Budget Patent Search

The first thing you want to do when you have a new idea for an invention is a patent search. You’ve heard it time and again. But what how can you afford a patent search? Let’s talk about a budget patent search.

There are numerous resources on the Internet for conducting a patent search. Some charge, and some are free.

Basic Search (Google, Yahoo!, Bing)

Of course, the first thing that comes to mind when considering a patent search on a budget is one of the major Internet Search Engines, like Google, Yahoo!, or Bing. Even searching Amazon, EBay, and other retailers (Walmart.com, Homedepot.com, etc.) is a good idea. And this is a good place to start. If you find something identical to your invention already exists, then there is no point spending any money for a professional patent search.

But inventors get into trouble when they don’t find it on their Internet search and conclude that it doesn’t already exist.

Free Internet Search (Google Patents)

It seems that every inventor has heard of Google Patents. And one would think that the ultimate Internet Search Engine must also be the ultimate patent search, right? Wrong. I’ve often found patents on the US PTO that I cannot find on the Google Patent Search. And this is when I know the patent exists – literally I am putting the issued patent number in, and not finding it on Google Patent Search. Just imagine if I’m doing a general keyword search.

Free Patent Search – Official Patent Search Databases

The only true authority for patents issued by the US government is the United States Patent Office. The US PTO publishes all issued patents going back to the beginning of the US Patent System. All new patents are published here every Tuesday. And all patent applications that are allowed to be published at 18 months, are published here every Tuesday.

### PROVIDED INFORMATION

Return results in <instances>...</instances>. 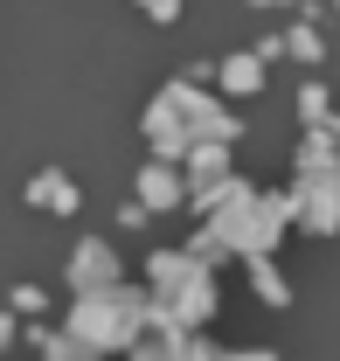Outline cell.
Here are the masks:
<instances>
[{"label":"cell","instance_id":"cell-7","mask_svg":"<svg viewBox=\"0 0 340 361\" xmlns=\"http://www.w3.org/2000/svg\"><path fill=\"white\" fill-rule=\"evenodd\" d=\"M250 278H257V299H271V306H285V278L271 271V257H250Z\"/></svg>","mask_w":340,"mask_h":361},{"label":"cell","instance_id":"cell-10","mask_svg":"<svg viewBox=\"0 0 340 361\" xmlns=\"http://www.w3.org/2000/svg\"><path fill=\"white\" fill-rule=\"evenodd\" d=\"M222 361H278L271 348H257V355H222Z\"/></svg>","mask_w":340,"mask_h":361},{"label":"cell","instance_id":"cell-9","mask_svg":"<svg viewBox=\"0 0 340 361\" xmlns=\"http://www.w3.org/2000/svg\"><path fill=\"white\" fill-rule=\"evenodd\" d=\"M14 313H42V292L35 285H14Z\"/></svg>","mask_w":340,"mask_h":361},{"label":"cell","instance_id":"cell-3","mask_svg":"<svg viewBox=\"0 0 340 361\" xmlns=\"http://www.w3.org/2000/svg\"><path fill=\"white\" fill-rule=\"evenodd\" d=\"M139 202H146V209H174V202H188V180L174 174L167 160H153V167L139 174Z\"/></svg>","mask_w":340,"mask_h":361},{"label":"cell","instance_id":"cell-12","mask_svg":"<svg viewBox=\"0 0 340 361\" xmlns=\"http://www.w3.org/2000/svg\"><path fill=\"white\" fill-rule=\"evenodd\" d=\"M334 14H340V0H334Z\"/></svg>","mask_w":340,"mask_h":361},{"label":"cell","instance_id":"cell-8","mask_svg":"<svg viewBox=\"0 0 340 361\" xmlns=\"http://www.w3.org/2000/svg\"><path fill=\"white\" fill-rule=\"evenodd\" d=\"M285 42H292V56H298V63H320V56H327V42H320L312 28H292Z\"/></svg>","mask_w":340,"mask_h":361},{"label":"cell","instance_id":"cell-2","mask_svg":"<svg viewBox=\"0 0 340 361\" xmlns=\"http://www.w3.org/2000/svg\"><path fill=\"white\" fill-rule=\"evenodd\" d=\"M70 285H77V292H111V285H126V278H119V257H111V243H97V236L77 243V250H70Z\"/></svg>","mask_w":340,"mask_h":361},{"label":"cell","instance_id":"cell-6","mask_svg":"<svg viewBox=\"0 0 340 361\" xmlns=\"http://www.w3.org/2000/svg\"><path fill=\"white\" fill-rule=\"evenodd\" d=\"M298 111H305V126H334V104H327V84H305V90H298Z\"/></svg>","mask_w":340,"mask_h":361},{"label":"cell","instance_id":"cell-4","mask_svg":"<svg viewBox=\"0 0 340 361\" xmlns=\"http://www.w3.org/2000/svg\"><path fill=\"white\" fill-rule=\"evenodd\" d=\"M28 202H49V216H77V209H84V195H77L63 174H35L28 180Z\"/></svg>","mask_w":340,"mask_h":361},{"label":"cell","instance_id":"cell-5","mask_svg":"<svg viewBox=\"0 0 340 361\" xmlns=\"http://www.w3.org/2000/svg\"><path fill=\"white\" fill-rule=\"evenodd\" d=\"M257 84H264V56H229L222 63V90L229 97H250Z\"/></svg>","mask_w":340,"mask_h":361},{"label":"cell","instance_id":"cell-1","mask_svg":"<svg viewBox=\"0 0 340 361\" xmlns=\"http://www.w3.org/2000/svg\"><path fill=\"white\" fill-rule=\"evenodd\" d=\"M139 313H153V299H139L132 285H111V292H77L70 334H84L90 348H132Z\"/></svg>","mask_w":340,"mask_h":361},{"label":"cell","instance_id":"cell-11","mask_svg":"<svg viewBox=\"0 0 340 361\" xmlns=\"http://www.w3.org/2000/svg\"><path fill=\"white\" fill-rule=\"evenodd\" d=\"M0 348H14V319L0 313Z\"/></svg>","mask_w":340,"mask_h":361}]
</instances>
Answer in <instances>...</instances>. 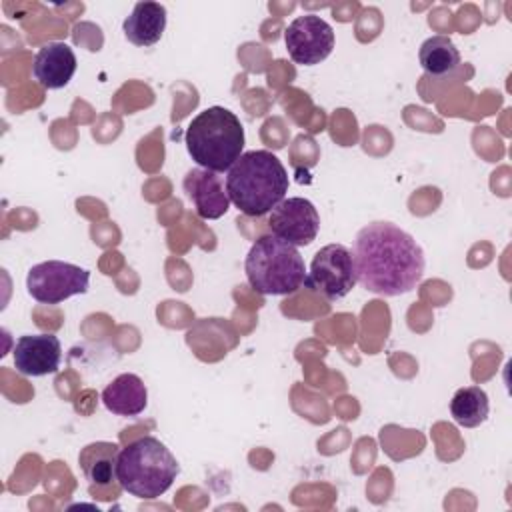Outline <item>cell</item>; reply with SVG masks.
Returning <instances> with one entry per match:
<instances>
[{"label":"cell","mask_w":512,"mask_h":512,"mask_svg":"<svg viewBox=\"0 0 512 512\" xmlns=\"http://www.w3.org/2000/svg\"><path fill=\"white\" fill-rule=\"evenodd\" d=\"M356 282L380 296L406 294L422 280L424 252L420 244L392 222L364 226L352 246Z\"/></svg>","instance_id":"1"},{"label":"cell","mask_w":512,"mask_h":512,"mask_svg":"<svg viewBox=\"0 0 512 512\" xmlns=\"http://www.w3.org/2000/svg\"><path fill=\"white\" fill-rule=\"evenodd\" d=\"M186 150L204 170L228 172L242 156L244 126L240 118L224 106L202 110L186 128Z\"/></svg>","instance_id":"3"},{"label":"cell","mask_w":512,"mask_h":512,"mask_svg":"<svg viewBox=\"0 0 512 512\" xmlns=\"http://www.w3.org/2000/svg\"><path fill=\"white\" fill-rule=\"evenodd\" d=\"M418 60L426 74L446 76V74H452L460 66V52L448 36L436 34L422 42Z\"/></svg>","instance_id":"16"},{"label":"cell","mask_w":512,"mask_h":512,"mask_svg":"<svg viewBox=\"0 0 512 512\" xmlns=\"http://www.w3.org/2000/svg\"><path fill=\"white\" fill-rule=\"evenodd\" d=\"M102 402L116 416H138L148 404V390L140 376L126 372L104 388Z\"/></svg>","instance_id":"13"},{"label":"cell","mask_w":512,"mask_h":512,"mask_svg":"<svg viewBox=\"0 0 512 512\" xmlns=\"http://www.w3.org/2000/svg\"><path fill=\"white\" fill-rule=\"evenodd\" d=\"M118 444L114 442H92L84 446L78 454V464L88 482L98 486H108L116 480V462H118Z\"/></svg>","instance_id":"15"},{"label":"cell","mask_w":512,"mask_h":512,"mask_svg":"<svg viewBox=\"0 0 512 512\" xmlns=\"http://www.w3.org/2000/svg\"><path fill=\"white\" fill-rule=\"evenodd\" d=\"M62 346L54 334H26L16 340L14 366L22 376H46L58 372Z\"/></svg>","instance_id":"10"},{"label":"cell","mask_w":512,"mask_h":512,"mask_svg":"<svg viewBox=\"0 0 512 512\" xmlns=\"http://www.w3.org/2000/svg\"><path fill=\"white\" fill-rule=\"evenodd\" d=\"M90 272L70 262L48 260L34 264L26 276L28 294L42 304H60L88 290Z\"/></svg>","instance_id":"7"},{"label":"cell","mask_w":512,"mask_h":512,"mask_svg":"<svg viewBox=\"0 0 512 512\" xmlns=\"http://www.w3.org/2000/svg\"><path fill=\"white\" fill-rule=\"evenodd\" d=\"M244 272L248 284L264 296L294 294L306 280V266L298 248L274 234H264L250 246Z\"/></svg>","instance_id":"5"},{"label":"cell","mask_w":512,"mask_h":512,"mask_svg":"<svg viewBox=\"0 0 512 512\" xmlns=\"http://www.w3.org/2000/svg\"><path fill=\"white\" fill-rule=\"evenodd\" d=\"M230 202L246 216H264L288 192V172L270 150H250L232 164L226 176Z\"/></svg>","instance_id":"2"},{"label":"cell","mask_w":512,"mask_h":512,"mask_svg":"<svg viewBox=\"0 0 512 512\" xmlns=\"http://www.w3.org/2000/svg\"><path fill=\"white\" fill-rule=\"evenodd\" d=\"M268 228L292 246H308L318 236L320 216L310 200L284 198L268 212Z\"/></svg>","instance_id":"9"},{"label":"cell","mask_w":512,"mask_h":512,"mask_svg":"<svg viewBox=\"0 0 512 512\" xmlns=\"http://www.w3.org/2000/svg\"><path fill=\"white\" fill-rule=\"evenodd\" d=\"M356 284V272L352 262V252L344 244H326L322 246L306 272L304 286L326 298L338 300L344 298Z\"/></svg>","instance_id":"6"},{"label":"cell","mask_w":512,"mask_h":512,"mask_svg":"<svg viewBox=\"0 0 512 512\" xmlns=\"http://www.w3.org/2000/svg\"><path fill=\"white\" fill-rule=\"evenodd\" d=\"M490 412L488 394L480 386H464L450 400V414L464 428L480 426Z\"/></svg>","instance_id":"17"},{"label":"cell","mask_w":512,"mask_h":512,"mask_svg":"<svg viewBox=\"0 0 512 512\" xmlns=\"http://www.w3.org/2000/svg\"><path fill=\"white\" fill-rule=\"evenodd\" d=\"M76 54L64 42L44 44L32 62V74L36 82L46 90L64 88L76 72Z\"/></svg>","instance_id":"12"},{"label":"cell","mask_w":512,"mask_h":512,"mask_svg":"<svg viewBox=\"0 0 512 512\" xmlns=\"http://www.w3.org/2000/svg\"><path fill=\"white\" fill-rule=\"evenodd\" d=\"M180 472L174 454L154 436L132 440L118 452L116 482L136 498L154 500L162 496Z\"/></svg>","instance_id":"4"},{"label":"cell","mask_w":512,"mask_h":512,"mask_svg":"<svg viewBox=\"0 0 512 512\" xmlns=\"http://www.w3.org/2000/svg\"><path fill=\"white\" fill-rule=\"evenodd\" d=\"M184 190L192 200L196 214L204 220H216L230 208V196L218 172L204 168L190 170L184 176Z\"/></svg>","instance_id":"11"},{"label":"cell","mask_w":512,"mask_h":512,"mask_svg":"<svg viewBox=\"0 0 512 512\" xmlns=\"http://www.w3.org/2000/svg\"><path fill=\"white\" fill-rule=\"evenodd\" d=\"M284 44L296 64L314 66L330 56L334 48V30L324 18L304 14L288 24Z\"/></svg>","instance_id":"8"},{"label":"cell","mask_w":512,"mask_h":512,"mask_svg":"<svg viewBox=\"0 0 512 512\" xmlns=\"http://www.w3.org/2000/svg\"><path fill=\"white\" fill-rule=\"evenodd\" d=\"M122 30L134 46H152L166 30V8L158 2H138L124 20Z\"/></svg>","instance_id":"14"}]
</instances>
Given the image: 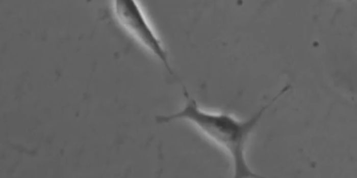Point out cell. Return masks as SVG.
I'll use <instances>...</instances> for the list:
<instances>
[{"mask_svg":"<svg viewBox=\"0 0 357 178\" xmlns=\"http://www.w3.org/2000/svg\"><path fill=\"white\" fill-rule=\"evenodd\" d=\"M113 9L115 17L121 26L157 57L169 74L174 75L166 50L137 2L132 0L114 1Z\"/></svg>","mask_w":357,"mask_h":178,"instance_id":"cell-2","label":"cell"},{"mask_svg":"<svg viewBox=\"0 0 357 178\" xmlns=\"http://www.w3.org/2000/svg\"><path fill=\"white\" fill-rule=\"evenodd\" d=\"M183 88L186 101L183 108L168 115H158L156 121L160 124L178 120L188 121L225 151L233 163L234 177H260L247 165L245 156V146L251 131L278 96L276 95L248 120L241 121L226 112H213L203 110L190 97L187 90Z\"/></svg>","mask_w":357,"mask_h":178,"instance_id":"cell-1","label":"cell"}]
</instances>
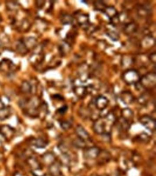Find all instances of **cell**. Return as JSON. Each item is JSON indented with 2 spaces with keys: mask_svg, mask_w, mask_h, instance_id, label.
<instances>
[{
  "mask_svg": "<svg viewBox=\"0 0 156 176\" xmlns=\"http://www.w3.org/2000/svg\"><path fill=\"white\" fill-rule=\"evenodd\" d=\"M124 82L129 85L137 84L140 80L139 74L137 70L129 69L125 72L123 75Z\"/></svg>",
  "mask_w": 156,
  "mask_h": 176,
  "instance_id": "cell-1",
  "label": "cell"
},
{
  "mask_svg": "<svg viewBox=\"0 0 156 176\" xmlns=\"http://www.w3.org/2000/svg\"><path fill=\"white\" fill-rule=\"evenodd\" d=\"M156 75L155 73H149L140 78L139 82L140 86L145 89H149L155 86Z\"/></svg>",
  "mask_w": 156,
  "mask_h": 176,
  "instance_id": "cell-2",
  "label": "cell"
},
{
  "mask_svg": "<svg viewBox=\"0 0 156 176\" xmlns=\"http://www.w3.org/2000/svg\"><path fill=\"white\" fill-rule=\"evenodd\" d=\"M140 124H142L146 129L151 132H154L156 129V122L152 117L145 115L139 119Z\"/></svg>",
  "mask_w": 156,
  "mask_h": 176,
  "instance_id": "cell-3",
  "label": "cell"
},
{
  "mask_svg": "<svg viewBox=\"0 0 156 176\" xmlns=\"http://www.w3.org/2000/svg\"><path fill=\"white\" fill-rule=\"evenodd\" d=\"M93 128L94 132L98 134H104L108 132V127L104 118H101L97 119L94 122Z\"/></svg>",
  "mask_w": 156,
  "mask_h": 176,
  "instance_id": "cell-4",
  "label": "cell"
},
{
  "mask_svg": "<svg viewBox=\"0 0 156 176\" xmlns=\"http://www.w3.org/2000/svg\"><path fill=\"white\" fill-rule=\"evenodd\" d=\"M101 150L97 147H91L87 149L84 152V157L86 159L94 160L98 157Z\"/></svg>",
  "mask_w": 156,
  "mask_h": 176,
  "instance_id": "cell-5",
  "label": "cell"
},
{
  "mask_svg": "<svg viewBox=\"0 0 156 176\" xmlns=\"http://www.w3.org/2000/svg\"><path fill=\"white\" fill-rule=\"evenodd\" d=\"M15 132L14 128L9 125H3L0 128V133L7 140L12 139L14 136Z\"/></svg>",
  "mask_w": 156,
  "mask_h": 176,
  "instance_id": "cell-6",
  "label": "cell"
},
{
  "mask_svg": "<svg viewBox=\"0 0 156 176\" xmlns=\"http://www.w3.org/2000/svg\"><path fill=\"white\" fill-rule=\"evenodd\" d=\"M109 104V100L106 97L99 96L97 98L95 102V107L100 111L105 110Z\"/></svg>",
  "mask_w": 156,
  "mask_h": 176,
  "instance_id": "cell-7",
  "label": "cell"
},
{
  "mask_svg": "<svg viewBox=\"0 0 156 176\" xmlns=\"http://www.w3.org/2000/svg\"><path fill=\"white\" fill-rule=\"evenodd\" d=\"M75 132L79 139L85 141L89 140V134L82 125H78L76 127Z\"/></svg>",
  "mask_w": 156,
  "mask_h": 176,
  "instance_id": "cell-8",
  "label": "cell"
},
{
  "mask_svg": "<svg viewBox=\"0 0 156 176\" xmlns=\"http://www.w3.org/2000/svg\"><path fill=\"white\" fill-rule=\"evenodd\" d=\"M120 97L122 101L126 105L131 104L134 100L133 96L129 91L122 92L120 94Z\"/></svg>",
  "mask_w": 156,
  "mask_h": 176,
  "instance_id": "cell-9",
  "label": "cell"
},
{
  "mask_svg": "<svg viewBox=\"0 0 156 176\" xmlns=\"http://www.w3.org/2000/svg\"><path fill=\"white\" fill-rule=\"evenodd\" d=\"M74 92L77 97L81 98L85 97L89 93L87 87L82 85L75 87L74 89Z\"/></svg>",
  "mask_w": 156,
  "mask_h": 176,
  "instance_id": "cell-10",
  "label": "cell"
},
{
  "mask_svg": "<svg viewBox=\"0 0 156 176\" xmlns=\"http://www.w3.org/2000/svg\"><path fill=\"white\" fill-rule=\"evenodd\" d=\"M121 115L122 118L125 119L130 123L131 122H132L134 116L133 111L129 108L123 109L121 111Z\"/></svg>",
  "mask_w": 156,
  "mask_h": 176,
  "instance_id": "cell-11",
  "label": "cell"
},
{
  "mask_svg": "<svg viewBox=\"0 0 156 176\" xmlns=\"http://www.w3.org/2000/svg\"><path fill=\"white\" fill-rule=\"evenodd\" d=\"M49 171L50 174L52 176H61V166L60 164L55 161L49 166Z\"/></svg>",
  "mask_w": 156,
  "mask_h": 176,
  "instance_id": "cell-12",
  "label": "cell"
},
{
  "mask_svg": "<svg viewBox=\"0 0 156 176\" xmlns=\"http://www.w3.org/2000/svg\"><path fill=\"white\" fill-rule=\"evenodd\" d=\"M141 45L144 48H150L155 45V39L151 36H146L142 39Z\"/></svg>",
  "mask_w": 156,
  "mask_h": 176,
  "instance_id": "cell-13",
  "label": "cell"
},
{
  "mask_svg": "<svg viewBox=\"0 0 156 176\" xmlns=\"http://www.w3.org/2000/svg\"><path fill=\"white\" fill-rule=\"evenodd\" d=\"M42 159L45 164L50 166L55 162V155L52 153L46 152L43 155Z\"/></svg>",
  "mask_w": 156,
  "mask_h": 176,
  "instance_id": "cell-14",
  "label": "cell"
},
{
  "mask_svg": "<svg viewBox=\"0 0 156 176\" xmlns=\"http://www.w3.org/2000/svg\"><path fill=\"white\" fill-rule=\"evenodd\" d=\"M104 12L106 16H108V18L111 19H114L118 15L117 10L113 6L106 7L104 9Z\"/></svg>",
  "mask_w": 156,
  "mask_h": 176,
  "instance_id": "cell-15",
  "label": "cell"
},
{
  "mask_svg": "<svg viewBox=\"0 0 156 176\" xmlns=\"http://www.w3.org/2000/svg\"><path fill=\"white\" fill-rule=\"evenodd\" d=\"M12 114V110L10 107H4L0 110V121L8 119Z\"/></svg>",
  "mask_w": 156,
  "mask_h": 176,
  "instance_id": "cell-16",
  "label": "cell"
},
{
  "mask_svg": "<svg viewBox=\"0 0 156 176\" xmlns=\"http://www.w3.org/2000/svg\"><path fill=\"white\" fill-rule=\"evenodd\" d=\"M27 162L32 170L41 168L40 163L36 158L30 157L27 160Z\"/></svg>",
  "mask_w": 156,
  "mask_h": 176,
  "instance_id": "cell-17",
  "label": "cell"
},
{
  "mask_svg": "<svg viewBox=\"0 0 156 176\" xmlns=\"http://www.w3.org/2000/svg\"><path fill=\"white\" fill-rule=\"evenodd\" d=\"M137 29L138 26L135 23L132 22L126 24L124 28V31L127 35H132L137 31Z\"/></svg>",
  "mask_w": 156,
  "mask_h": 176,
  "instance_id": "cell-18",
  "label": "cell"
},
{
  "mask_svg": "<svg viewBox=\"0 0 156 176\" xmlns=\"http://www.w3.org/2000/svg\"><path fill=\"white\" fill-rule=\"evenodd\" d=\"M32 144L38 148L42 149L46 147L48 143L45 140L42 138H38L33 140Z\"/></svg>",
  "mask_w": 156,
  "mask_h": 176,
  "instance_id": "cell-19",
  "label": "cell"
},
{
  "mask_svg": "<svg viewBox=\"0 0 156 176\" xmlns=\"http://www.w3.org/2000/svg\"><path fill=\"white\" fill-rule=\"evenodd\" d=\"M78 22L80 25H87L89 22V17L86 14H81L78 17Z\"/></svg>",
  "mask_w": 156,
  "mask_h": 176,
  "instance_id": "cell-20",
  "label": "cell"
},
{
  "mask_svg": "<svg viewBox=\"0 0 156 176\" xmlns=\"http://www.w3.org/2000/svg\"><path fill=\"white\" fill-rule=\"evenodd\" d=\"M85 141L83 140L78 138L73 141V144L76 147L79 149H84L86 147V142Z\"/></svg>",
  "mask_w": 156,
  "mask_h": 176,
  "instance_id": "cell-21",
  "label": "cell"
},
{
  "mask_svg": "<svg viewBox=\"0 0 156 176\" xmlns=\"http://www.w3.org/2000/svg\"><path fill=\"white\" fill-rule=\"evenodd\" d=\"M106 35L114 42H117L120 39L119 34L115 31L109 30L106 32Z\"/></svg>",
  "mask_w": 156,
  "mask_h": 176,
  "instance_id": "cell-22",
  "label": "cell"
},
{
  "mask_svg": "<svg viewBox=\"0 0 156 176\" xmlns=\"http://www.w3.org/2000/svg\"><path fill=\"white\" fill-rule=\"evenodd\" d=\"M61 21L64 25H70L73 22V18L69 14H65L61 19Z\"/></svg>",
  "mask_w": 156,
  "mask_h": 176,
  "instance_id": "cell-23",
  "label": "cell"
},
{
  "mask_svg": "<svg viewBox=\"0 0 156 176\" xmlns=\"http://www.w3.org/2000/svg\"><path fill=\"white\" fill-rule=\"evenodd\" d=\"M119 126L124 130H128L130 128V123L125 119L121 118L119 121Z\"/></svg>",
  "mask_w": 156,
  "mask_h": 176,
  "instance_id": "cell-24",
  "label": "cell"
},
{
  "mask_svg": "<svg viewBox=\"0 0 156 176\" xmlns=\"http://www.w3.org/2000/svg\"><path fill=\"white\" fill-rule=\"evenodd\" d=\"M139 139L144 143H148L150 140V137L146 133H142L139 135Z\"/></svg>",
  "mask_w": 156,
  "mask_h": 176,
  "instance_id": "cell-25",
  "label": "cell"
},
{
  "mask_svg": "<svg viewBox=\"0 0 156 176\" xmlns=\"http://www.w3.org/2000/svg\"><path fill=\"white\" fill-rule=\"evenodd\" d=\"M61 162L62 164L68 165L70 163V158L69 155L67 153L63 154L62 157H61Z\"/></svg>",
  "mask_w": 156,
  "mask_h": 176,
  "instance_id": "cell-26",
  "label": "cell"
},
{
  "mask_svg": "<svg viewBox=\"0 0 156 176\" xmlns=\"http://www.w3.org/2000/svg\"><path fill=\"white\" fill-rule=\"evenodd\" d=\"M94 7L95 8L99 11H104V9L106 8V6L105 4L103 1H96L94 3Z\"/></svg>",
  "mask_w": 156,
  "mask_h": 176,
  "instance_id": "cell-27",
  "label": "cell"
},
{
  "mask_svg": "<svg viewBox=\"0 0 156 176\" xmlns=\"http://www.w3.org/2000/svg\"><path fill=\"white\" fill-rule=\"evenodd\" d=\"M22 90L23 92L28 93L30 92L31 90L30 85L28 82H24L22 86Z\"/></svg>",
  "mask_w": 156,
  "mask_h": 176,
  "instance_id": "cell-28",
  "label": "cell"
},
{
  "mask_svg": "<svg viewBox=\"0 0 156 176\" xmlns=\"http://www.w3.org/2000/svg\"><path fill=\"white\" fill-rule=\"evenodd\" d=\"M61 126L62 129L67 130L70 129L72 126V124L69 122L67 121H62L61 123Z\"/></svg>",
  "mask_w": 156,
  "mask_h": 176,
  "instance_id": "cell-29",
  "label": "cell"
},
{
  "mask_svg": "<svg viewBox=\"0 0 156 176\" xmlns=\"http://www.w3.org/2000/svg\"><path fill=\"white\" fill-rule=\"evenodd\" d=\"M31 172L33 176H43L44 175L41 168L33 170Z\"/></svg>",
  "mask_w": 156,
  "mask_h": 176,
  "instance_id": "cell-30",
  "label": "cell"
},
{
  "mask_svg": "<svg viewBox=\"0 0 156 176\" xmlns=\"http://www.w3.org/2000/svg\"><path fill=\"white\" fill-rule=\"evenodd\" d=\"M156 52H152L151 54L149 55V56H148V58H149V60H150V61L152 62L155 64V63H156Z\"/></svg>",
  "mask_w": 156,
  "mask_h": 176,
  "instance_id": "cell-31",
  "label": "cell"
},
{
  "mask_svg": "<svg viewBox=\"0 0 156 176\" xmlns=\"http://www.w3.org/2000/svg\"><path fill=\"white\" fill-rule=\"evenodd\" d=\"M67 109L68 108L67 106H64L61 107V108H60L59 110H58V111L61 114H64V113H66V111L67 110Z\"/></svg>",
  "mask_w": 156,
  "mask_h": 176,
  "instance_id": "cell-32",
  "label": "cell"
},
{
  "mask_svg": "<svg viewBox=\"0 0 156 176\" xmlns=\"http://www.w3.org/2000/svg\"><path fill=\"white\" fill-rule=\"evenodd\" d=\"M6 140H7L6 138L0 133V145H2L3 143H5Z\"/></svg>",
  "mask_w": 156,
  "mask_h": 176,
  "instance_id": "cell-33",
  "label": "cell"
},
{
  "mask_svg": "<svg viewBox=\"0 0 156 176\" xmlns=\"http://www.w3.org/2000/svg\"><path fill=\"white\" fill-rule=\"evenodd\" d=\"M5 107V104H4L2 100H1V99L0 98V110Z\"/></svg>",
  "mask_w": 156,
  "mask_h": 176,
  "instance_id": "cell-34",
  "label": "cell"
},
{
  "mask_svg": "<svg viewBox=\"0 0 156 176\" xmlns=\"http://www.w3.org/2000/svg\"><path fill=\"white\" fill-rule=\"evenodd\" d=\"M43 176H52V175H50V174H44Z\"/></svg>",
  "mask_w": 156,
  "mask_h": 176,
  "instance_id": "cell-35",
  "label": "cell"
},
{
  "mask_svg": "<svg viewBox=\"0 0 156 176\" xmlns=\"http://www.w3.org/2000/svg\"><path fill=\"white\" fill-rule=\"evenodd\" d=\"M108 176V175H106V174H105V175H102V176Z\"/></svg>",
  "mask_w": 156,
  "mask_h": 176,
  "instance_id": "cell-36",
  "label": "cell"
}]
</instances>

### EXERCISES TO COMPLETE
A: Name every retailer that the text on budget patent searches mentions as worth searching.
B: Extend the text on budget patent searches, beginning after its final sentence.
The entries come from a separate source.

### PER-TASK OUTPUTS
A: Amazon, EBay, Walmart.com, Homedepot.com

B:
But even this free database is not definitive.

You might ask then, what is definitive?

What about the European Patent Office patent search database?

What about the World Intellectual Property Organization patent search database?

While these are also good sources to check – in addition – none of these databases by themselves are definitive.

Well, there really is not definitive source. That’s because a Patent Office Examiner can reject a patent application based on any prior art that the Examiner finds. That includes social media (Facebook, YouTube), journal articles, college thesis, and any number of sources.,

So what is an inventor on a budget to do?

Is there such a thing as a budget patent search?

Trenner Law Firm offers a budget patent search. For just $500 you will get a patent search directed specifically to your invention, along with copies of all relevant references we find, and a full attorney opinion explaining how the references found during the search could be interpreted by the Patent Office Examiner to grant or deny a patent for your invention. Learn more about the Trenner Law Firm Patent Search.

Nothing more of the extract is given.